# TIL the normal equation method permalink

\[\ {\theta} = (X^{\intercal} X)^{-1} (X^{\intercal} y) \]

The **normal equation** is another function you can use to derive the optimal parameters \(\ {\theta} \) for your hypothesis as defined by your cost function.
This is an alternative method to *gradient descent* that I learned about a few days ago.
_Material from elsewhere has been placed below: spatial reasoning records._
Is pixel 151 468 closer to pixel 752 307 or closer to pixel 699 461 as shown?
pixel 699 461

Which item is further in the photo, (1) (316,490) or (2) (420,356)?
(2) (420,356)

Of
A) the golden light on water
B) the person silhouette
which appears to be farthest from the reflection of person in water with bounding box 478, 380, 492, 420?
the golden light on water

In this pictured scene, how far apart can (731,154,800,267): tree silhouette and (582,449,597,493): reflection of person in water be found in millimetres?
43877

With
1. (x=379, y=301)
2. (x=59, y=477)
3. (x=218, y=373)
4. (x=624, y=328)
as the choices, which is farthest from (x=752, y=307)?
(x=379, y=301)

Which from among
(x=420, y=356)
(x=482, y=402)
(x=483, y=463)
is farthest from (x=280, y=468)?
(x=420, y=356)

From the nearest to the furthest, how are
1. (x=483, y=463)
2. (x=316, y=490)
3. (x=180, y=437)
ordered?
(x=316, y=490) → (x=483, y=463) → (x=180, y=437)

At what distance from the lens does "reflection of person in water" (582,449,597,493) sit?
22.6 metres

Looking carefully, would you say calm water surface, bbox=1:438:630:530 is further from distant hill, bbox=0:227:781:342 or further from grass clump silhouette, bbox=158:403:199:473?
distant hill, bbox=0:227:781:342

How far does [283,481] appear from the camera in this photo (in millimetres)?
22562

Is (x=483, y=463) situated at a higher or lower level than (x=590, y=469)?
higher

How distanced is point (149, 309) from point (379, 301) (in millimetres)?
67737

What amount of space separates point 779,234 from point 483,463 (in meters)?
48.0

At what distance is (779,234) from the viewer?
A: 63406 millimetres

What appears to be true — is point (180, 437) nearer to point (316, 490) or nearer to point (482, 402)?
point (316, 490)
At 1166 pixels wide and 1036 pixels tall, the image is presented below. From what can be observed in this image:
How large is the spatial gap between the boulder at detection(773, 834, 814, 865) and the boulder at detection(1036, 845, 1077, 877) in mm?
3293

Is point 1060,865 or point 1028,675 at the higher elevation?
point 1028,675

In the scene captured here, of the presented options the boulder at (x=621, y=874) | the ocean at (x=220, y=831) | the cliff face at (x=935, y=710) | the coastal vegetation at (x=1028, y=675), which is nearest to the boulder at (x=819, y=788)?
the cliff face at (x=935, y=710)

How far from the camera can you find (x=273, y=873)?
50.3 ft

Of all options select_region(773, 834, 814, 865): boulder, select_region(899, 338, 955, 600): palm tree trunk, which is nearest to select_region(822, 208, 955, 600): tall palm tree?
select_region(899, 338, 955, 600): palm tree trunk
The normal equation method has a number of advantages over gradient descent:

- It’s faster than gradient descent because you can solve for theta in one calculation rather than iterating
- Because it solves for \(\ {\theta} \) in one iteration, it doesn’t require
*feature scaling*or*mean normalization*to make iterations efficient - Ditto for needing to use a learning rate \(\ {\alpha} \) (and potentially getting it wrong)

But it has two big downsides:

First, it’s slower than gradient descrent when the number of features is high - `n >= 10,000`

. That’s because inverting an `10,000 x 10,000`

matrix is computationally expensive!

Second, sometimes \(\ X^{\intercal} X \) is non-invertible! This usually happens for one of two reasons:

- You have redundant features that are linearly dependent (e.g. \(\ x_1 \) = size in feet^2, \(\ x_2 \) = size in m^2 )
- You have too many features and, in particular, the size of your training set is less than or equal to the number of features you’re trying to use - \(\ m {\leq} n \)

In both cases, delete some features to make the matrix invertible!